* Set problem
Recast the part of the rows that opens with the line containing "What is the" and runs through the end of the rows as a JSON list of strings, one string per line, leaving out blank lines.

* Raw rows
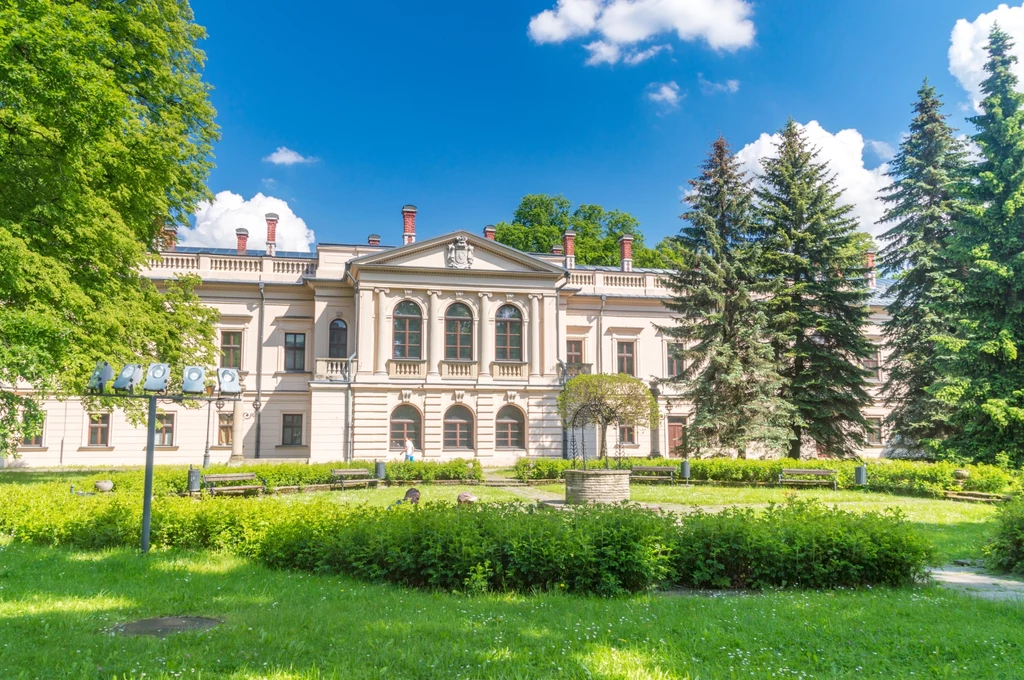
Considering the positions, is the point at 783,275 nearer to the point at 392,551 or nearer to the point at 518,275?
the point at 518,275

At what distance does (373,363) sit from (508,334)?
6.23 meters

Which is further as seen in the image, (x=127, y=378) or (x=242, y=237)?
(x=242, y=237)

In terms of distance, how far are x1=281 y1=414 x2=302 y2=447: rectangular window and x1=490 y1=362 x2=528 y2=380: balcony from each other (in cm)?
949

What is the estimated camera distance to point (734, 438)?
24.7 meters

* Reply to the exercise
[
  "What is the estimated camera distance to point (734, 438)?",
  "24.7 meters"
]